Regardons David, pensons à David. Saint et pécheur, persécuté et persécuteur, victime et bourreau. David a été tout cela. Et nous aussi, nous enregistrons dans notre vie des traits souvent  opposés; dans la trame de la vie, tous les hommes pèchent souvent d’incohérence. Il n’y a qu’un fil rouge, dans la vie de David, qui donne une unité à tout ce qui arrive: sa prière. Elle est la voix qui ne s’éteint jamais. David saint, prie; Davide pécheur, prie; David persécuté, prie; David persécuteur, prie. David bourreau, prie lui aussi. C’est le fil rouge de sa vie. Un homme de prière. C’est la voix qui ne s’éteint jamais: qu’elle prenne le ton de la joie, ou celui de la plainte, c’est toujours la même prière, seule la mélodie change. Et en agissant ainsi, David nous enseigne à tout faire entrer dans le dialogue avec Dieu: la joie comme la faute, l’amour comme la souffrance, l’amitié comme la maladie. Tout peut devenir une parole adressée au “Toi” qui nous écoute toujours.

David, qui a connu la solitude, n’a en réalité jamais été seul!

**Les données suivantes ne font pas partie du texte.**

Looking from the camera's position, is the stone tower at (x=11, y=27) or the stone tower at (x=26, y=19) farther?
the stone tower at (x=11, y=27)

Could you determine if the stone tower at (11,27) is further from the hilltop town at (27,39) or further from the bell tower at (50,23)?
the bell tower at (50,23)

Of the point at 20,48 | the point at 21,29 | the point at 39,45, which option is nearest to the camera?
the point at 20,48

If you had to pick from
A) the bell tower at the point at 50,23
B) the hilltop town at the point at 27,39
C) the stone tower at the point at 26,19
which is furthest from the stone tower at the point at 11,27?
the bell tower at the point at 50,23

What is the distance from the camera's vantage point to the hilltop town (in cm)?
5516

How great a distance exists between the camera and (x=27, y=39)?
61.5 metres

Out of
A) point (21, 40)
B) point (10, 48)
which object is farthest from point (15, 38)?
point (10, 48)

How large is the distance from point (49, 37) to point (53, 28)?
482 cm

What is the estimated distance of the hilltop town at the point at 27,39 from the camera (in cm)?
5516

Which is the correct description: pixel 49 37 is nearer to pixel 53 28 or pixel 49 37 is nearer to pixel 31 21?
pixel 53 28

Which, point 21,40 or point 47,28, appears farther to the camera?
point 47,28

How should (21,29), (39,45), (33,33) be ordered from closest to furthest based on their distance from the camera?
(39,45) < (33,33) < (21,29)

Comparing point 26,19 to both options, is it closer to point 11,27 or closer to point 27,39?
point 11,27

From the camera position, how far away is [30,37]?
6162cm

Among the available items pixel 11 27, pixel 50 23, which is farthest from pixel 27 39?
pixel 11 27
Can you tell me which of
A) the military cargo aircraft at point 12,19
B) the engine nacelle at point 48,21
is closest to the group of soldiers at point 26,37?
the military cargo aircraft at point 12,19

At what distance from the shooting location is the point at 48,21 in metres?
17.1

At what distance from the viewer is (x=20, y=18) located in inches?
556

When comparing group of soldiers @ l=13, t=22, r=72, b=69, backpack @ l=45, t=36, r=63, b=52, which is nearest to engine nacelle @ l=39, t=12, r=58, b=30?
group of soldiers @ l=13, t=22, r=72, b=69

Et au fond, c’est la puissance de la prière, chez tous ceux qui lui font place dans leur vie. La prière t’ennoblit, et David est noble parce qu’il prie. Mais c’est un bourreau qui prie, il se repent et la noblesse revient grâce à la prière. La prière nous ennoblit: celle-ci est en mesure d’assurer la relation avec Dieu, qui est le vrai compagnon de route de l’homme, au milieu des mille épreuves de la vie, bonnes ou mauvaises: mais la prière doit toujours être présente. Merci, Seigneur. J’ai peur, Seigneur. Aide-moi, Seigneur. Pardonne-moi, Seigneur. La confiance de David est si grande que, quand il était persécuté et qu’il a dû fuir, il ne laissa personne le défendre: «Si mon Dieu m’humilie ainsi, Il sait pourquoi», car la noblesse de la prière nous laisse entre les mains de Dieu. Ces mains remplies de plaies d’amour: les seules mains sûres que nous ayons.


A l’issue de l’audience générale, le Pape a lancé un appel pour le Mexique, qui a été frappé par un tremblement de terre:

Hier un violent tremblement de terre a frappé le sud du Mexique, causant plusieurs victimes, des blessés et d’immenses dommages. Prions pour eux tous. Que l’aide de Dieu et de leurs frères leur donne force et soutien. Frères et sœurs, je suis très proche de vous.

François a ensuite salué les pèlerins  francophones:

Je salue cordialement les pèlerins de langue française. Comme le roi David, demeurons toujours en présence de Dieu, et dans un dialogue confiant disons-lui nos joies et nos peines, nos fautes et nos souffrances. Il est notre compagnon de route dans toutes les circonstances de notre vie.